La adopción es una respuesta al derecho del hijo. En ningún caso es justo como cumplimiento de derecho alguno de los padres.
Debido a que la progénesis implicó a solo un individuo humano femenino y a solo un individuo humano masculino, la adopción es justa solo proveyendo a un individuo femenino y a uno masculino.
Proveer de padres del mismo sexo es una acción que desatiende al derecho del adoptando. Tan injusta como dar un vaso vacío al sediento.
No se pone en duda la capacidad física o afectiva (psíquica) de los que pretenden adoptar. Ni de heterosexuales ni de homosexuales. Tampoco la posibilidad económica para proveer de bienes de consumo al adoptando. Esas capacidades no son suficientes por sí mismas para satisfacer la justa deuda de amor y atención a ninguna persona.
Lo que sí es definitorio es la capacidad espiritual, por la cual se provea a la inteligencia del desarrollo hacia la búsqueda y el encuentro constantes con la verdad, y a la voluntad libre del desarrollo en la opción y procuración del orden justo con todos los factores que integran la naturaleza, es decir, desarrollo conseguido por la elección y operación del bien y de la belleza.

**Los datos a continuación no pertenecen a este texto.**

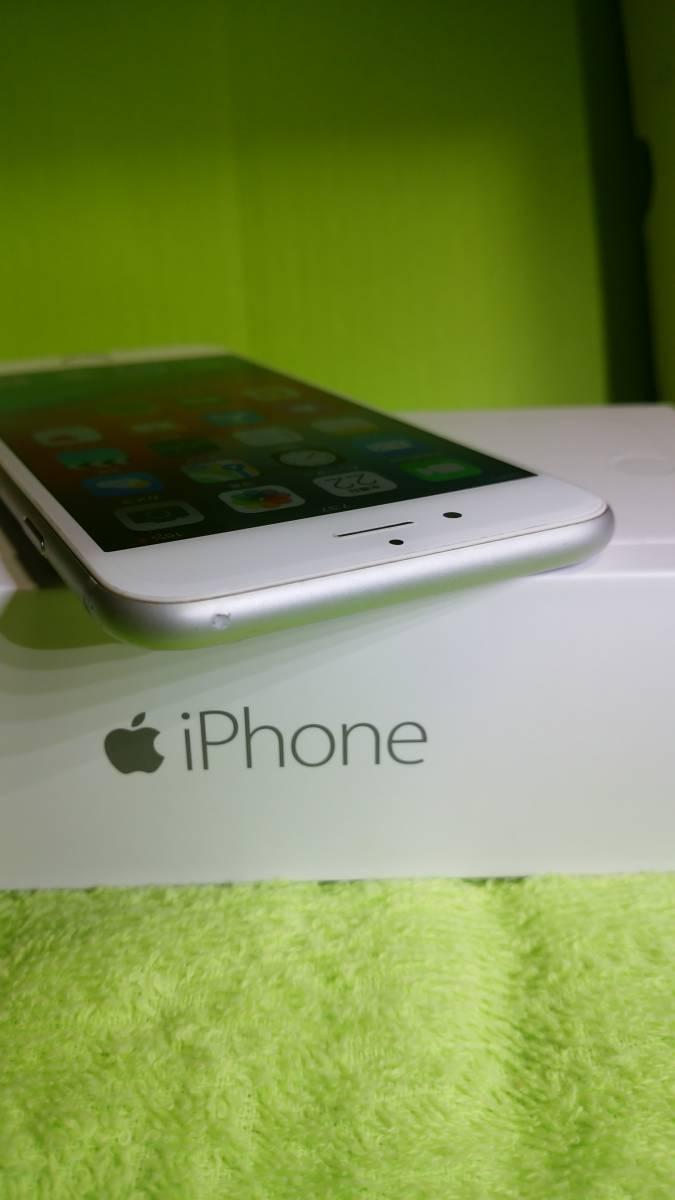 §§SoftBank iPhone 6 64GB シルバー 白 ☆パネル傷なし!バッテリー91%!完動・美品 ☆送料180_画像6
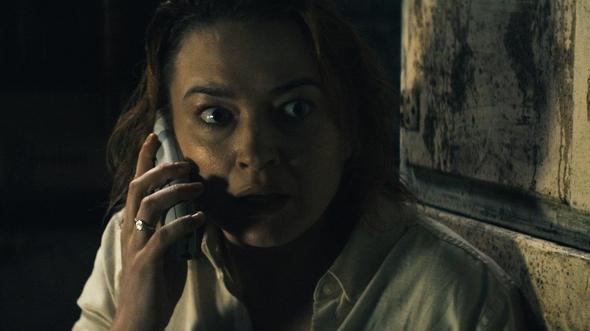 Blackwood (2013)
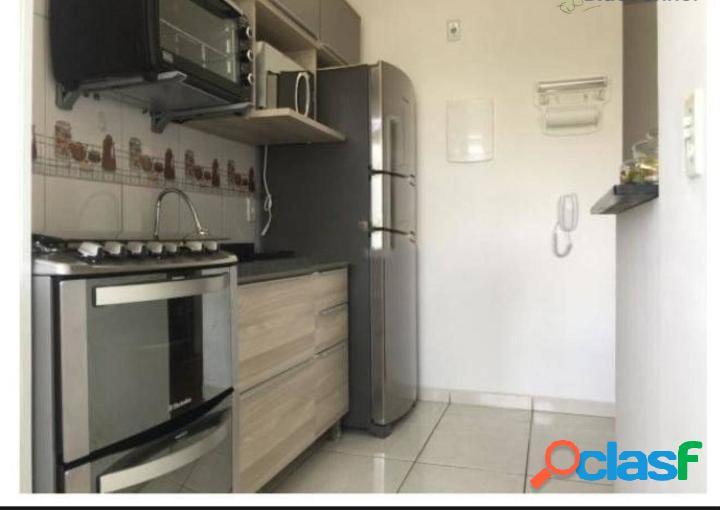 Apartamento com 2 dorms em jundiaí - cidade nova por 200 mil à venda
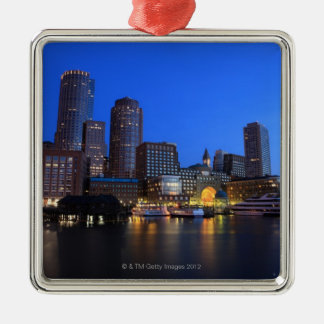 Boston Harbor and skyline.  Boston is one of the 8 Christmas Ornament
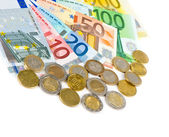 Euro currency. coins and banknotes — Stock Photo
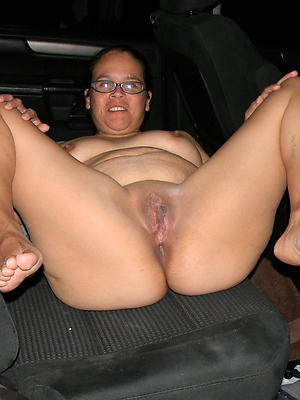 beautiful mature unskilled nudes pic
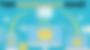 Illustrate the details for Twc Roadrunner Email Settings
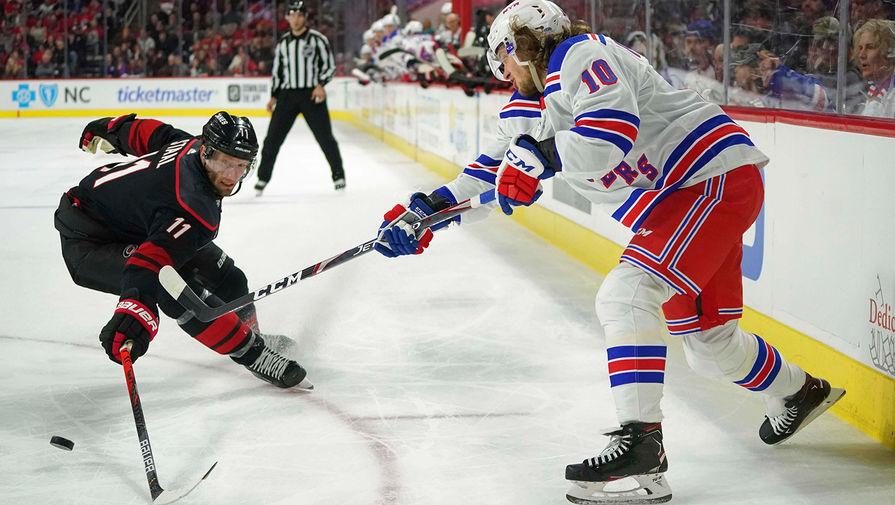 НХЛ возвращается: Панарин проигрывает Свечникову. LIVE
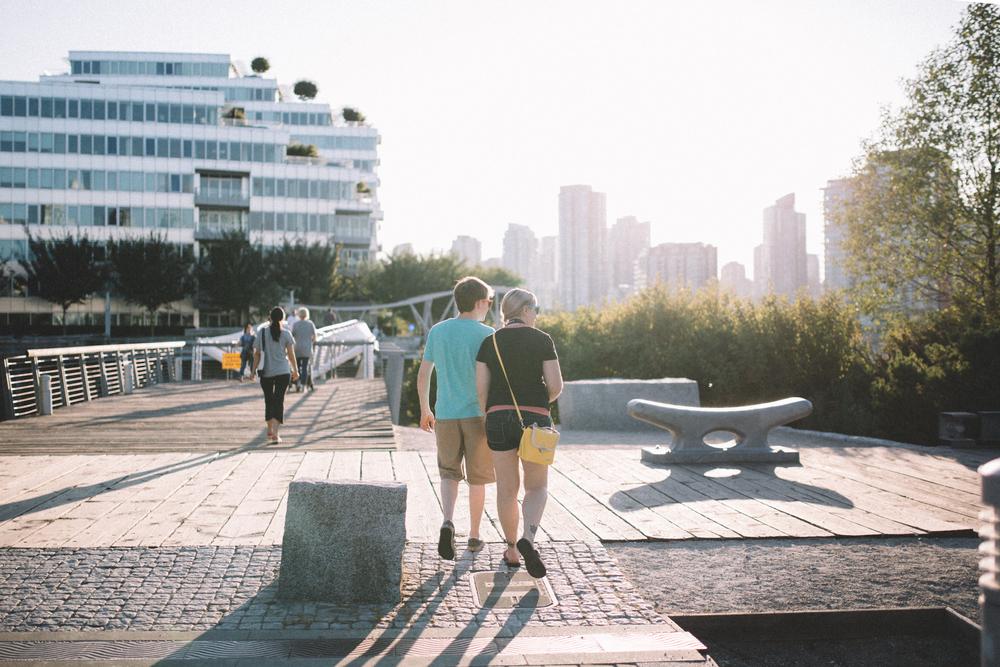 Vancouver2015-19.jpg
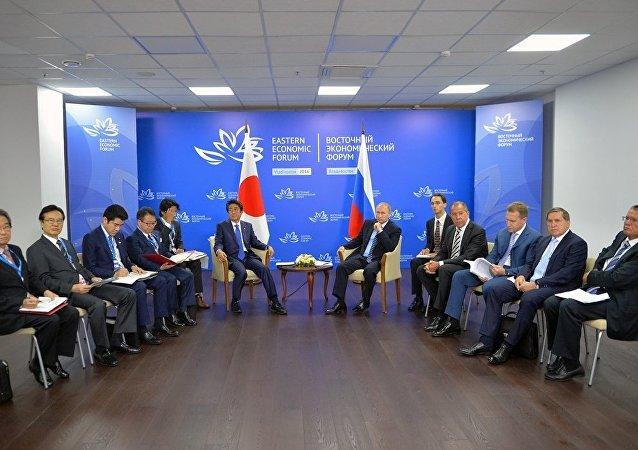 俄外长:日方提出一系列领域两国协作的详细倡议
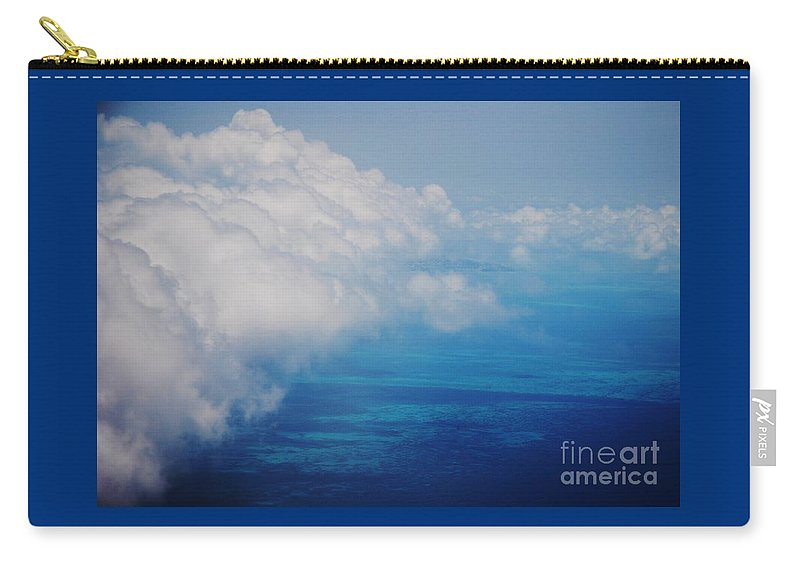 Aerial Art Clouds Travel Stock Shot In The Air Adventure Surreal Bermuda Serene Outdoors Cobalt Sea Atlantic Ocean Turquoise Water Cloud Bank Weather Contrasts The Reefs Metal Frame Recommended Canvas Print Poster Print Available On Pouches Phone Cases Shower Curtains Greeting Cards Tote Bags Mugs Weekender Tote Bags And T Shirts Carry-all Pouch featuring the photograph Bermuda Aerial # 1 by Marcus Dagan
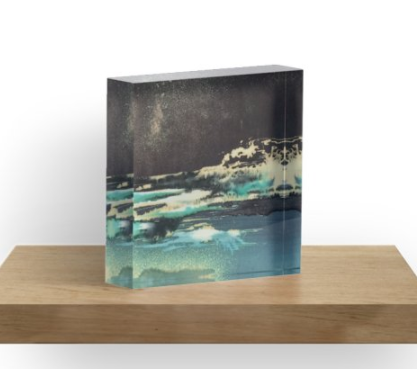 Acrylic Block - Lake Night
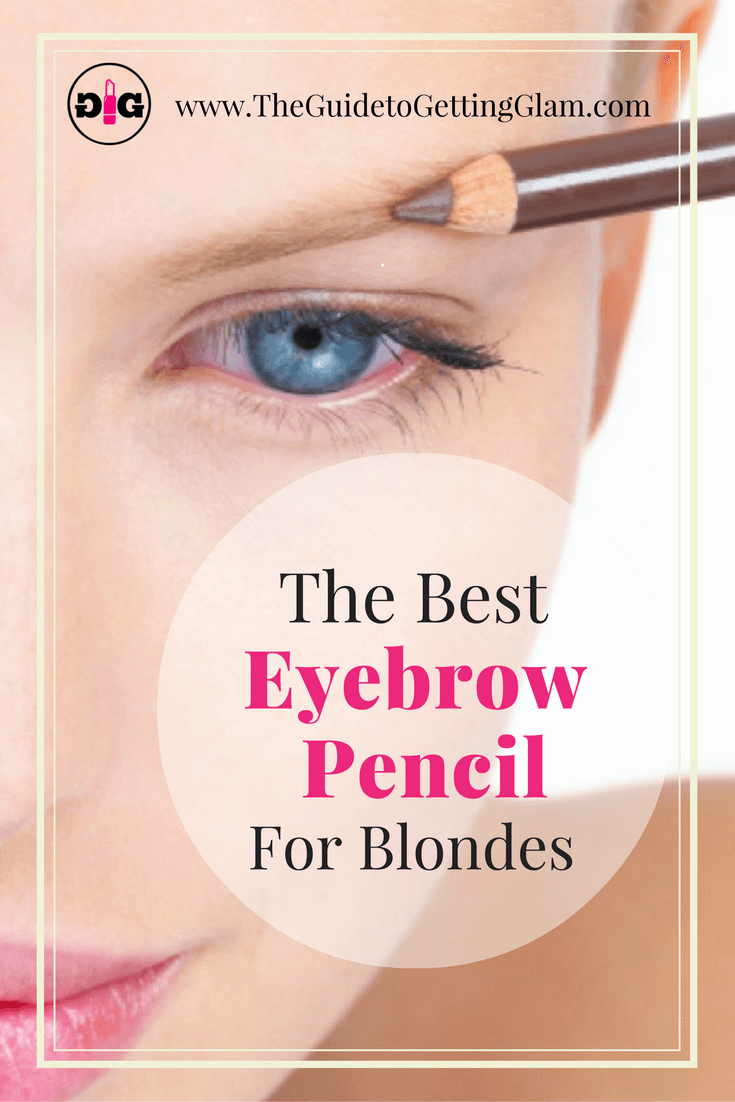 Great makeup artist tip for the best eyebrow pencil for blondes.
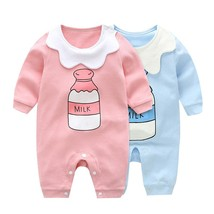 2019 Summer Baby Boy roupa de bebe Newborn Jumpsuit Long Sleeve Cotton P... - $15.60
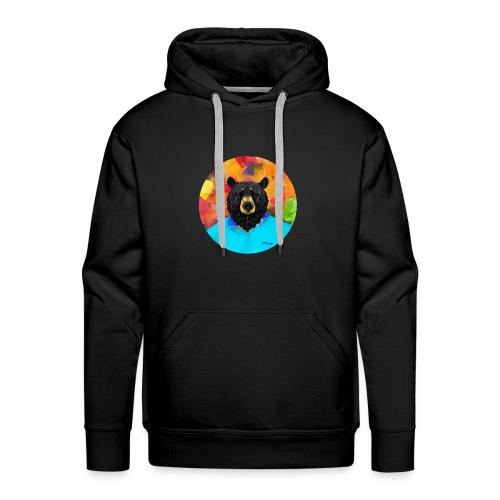 Bear Necessities - Men's Premium Hoodie
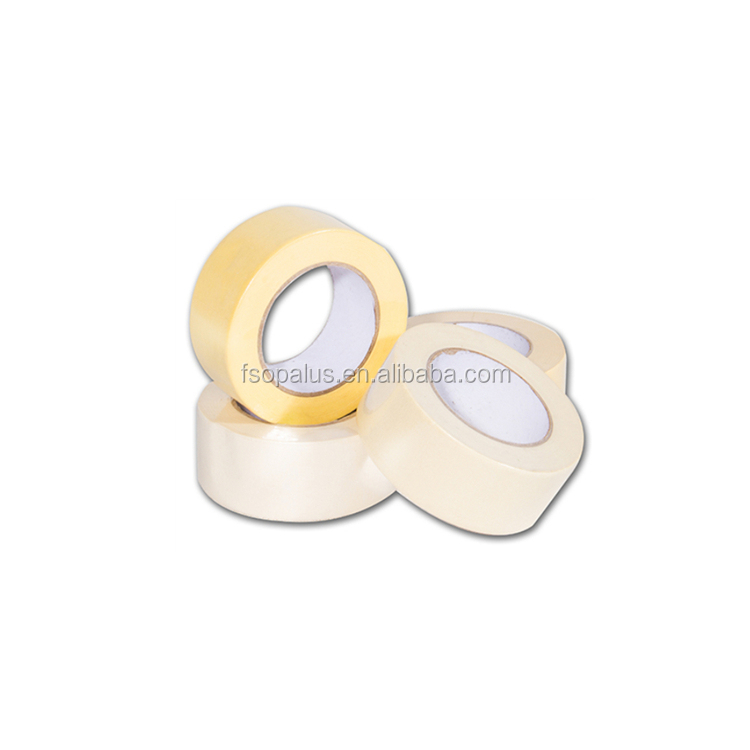 2018 Free <strong>samples</strong> crepe paper easy tear masking tape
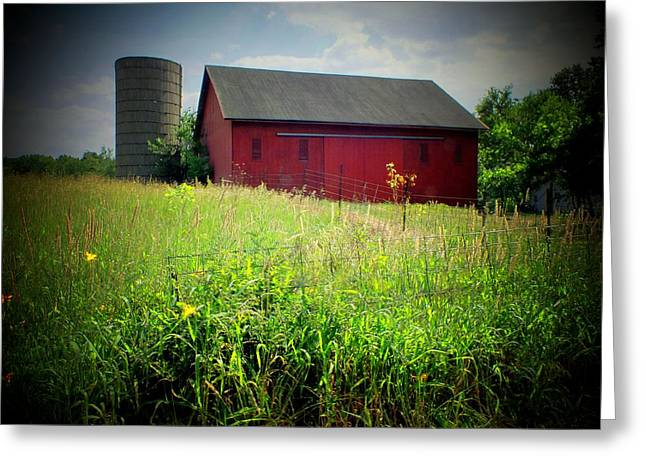 Red Barn Greeting Card by Michael L Kimble
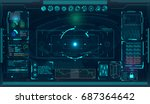 radar screen. vector... | Shutterstock .eps vector #687364642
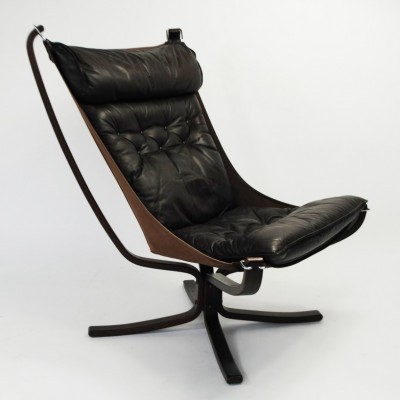 Falcon lounge chair from the sixties by Sigurd Ressell for Vatne Møbler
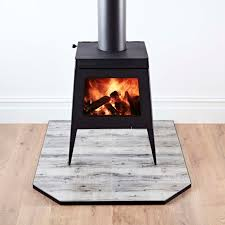 product categories hearth pads scandia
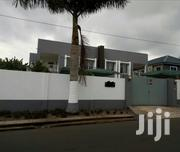 Plush 4 Apartments For Rent | Houses & Apartments For Rent for sale in Greater Accra, Dzorwulu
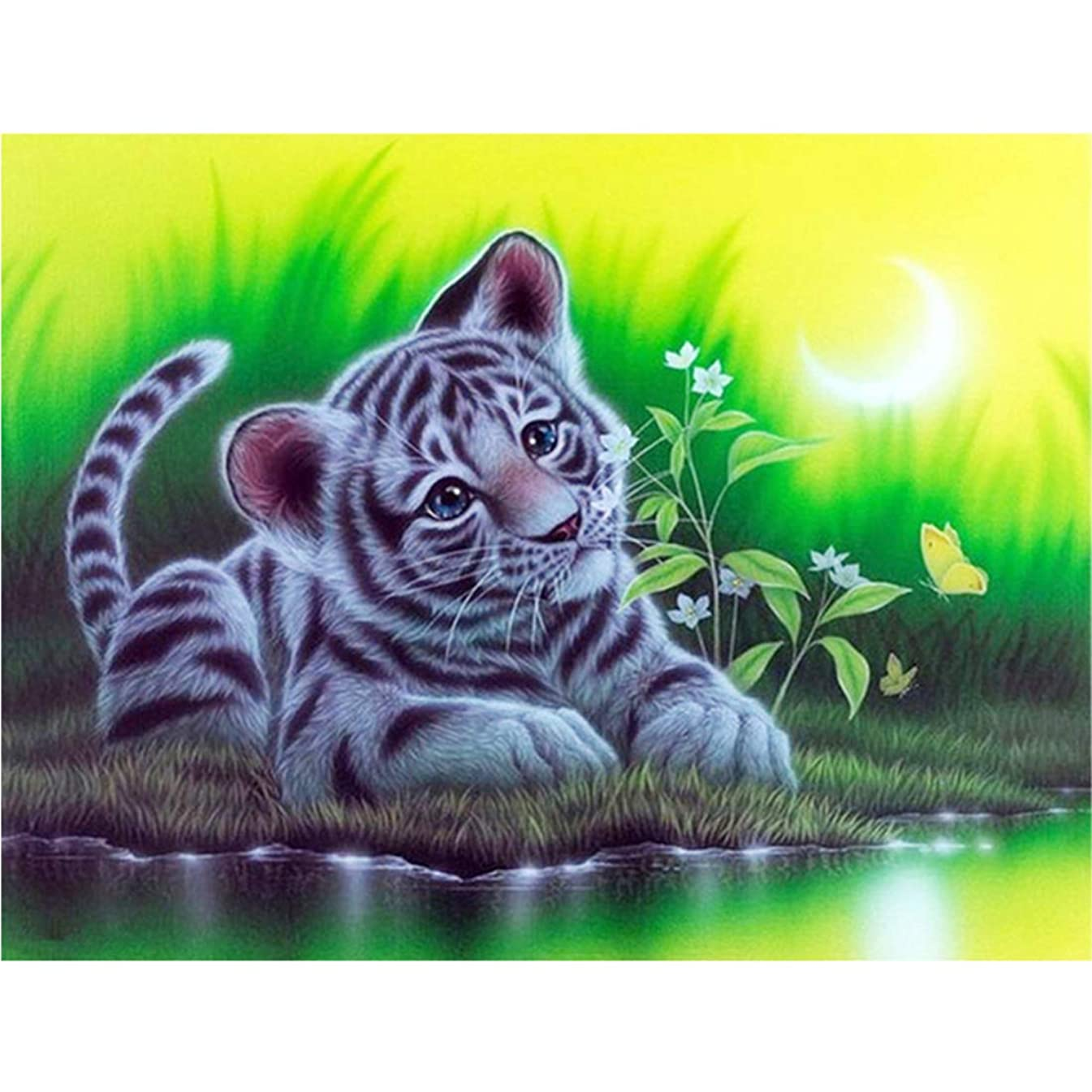 Full Drill DIY Square Diamond Painting by Number Kits, Cute Tiger Rhinestone Embroidery Cross Stitch Pictures Arts Craft for Home Wall Decor 11.8 x 15.8 inch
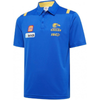 ISC AFL MENS MEDIA POLO - WEST COAST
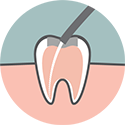 Root Canal Retreatment icon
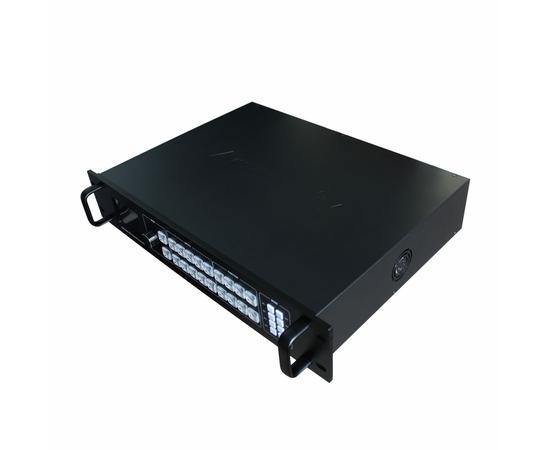 Видеопроцессор Amoonsky AMS-SC4KS — фото 6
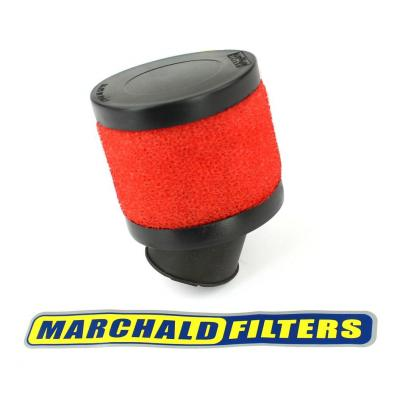 Filtre a air Marchald Small Filter Red 75 D.28 30°
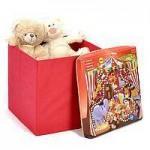 Пуфы, корзины для игрушек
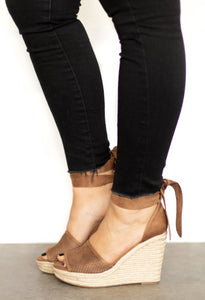Cabo Wedge Rope Platform Sandal w Faux Leather Upper + Wrap Ankle Tie - Natural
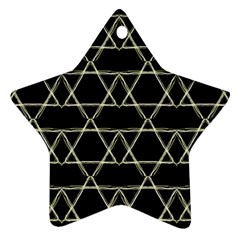 Star Of David   Star Ornament (two Sides)  by SugaPlumsEmporium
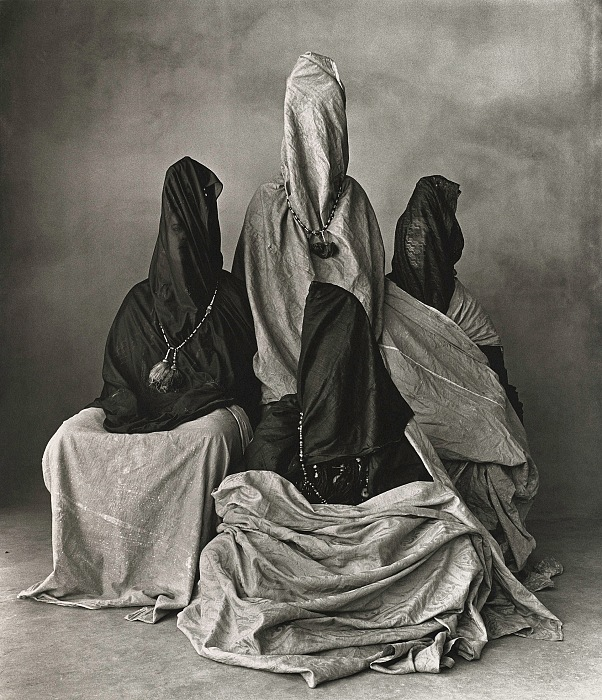 Irving Penn, Four Guedras, Morocco, 1971. © The Irving Penn Foundation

En contados casos de parejas heterosexuales se encuentra esta disposición de la inteligencia a la verdad y de la voluntad libre al bien.
En las parejas homosexuales puede ser evidente la indisposición de la inteligencia para reconocer la realidad tal cual es (al confundir masculino con femenino o no tener clara su propia identidad) y de la debilidad de la voluntad, nublada para diferenciar entre verdadero bien y satisfacción del gusto.
En suma, en la relación entre personas es justo solo lo que propicia el encuentro. Se tiene derecho solo a lo que propicie el desarrollo pleno de cada persona.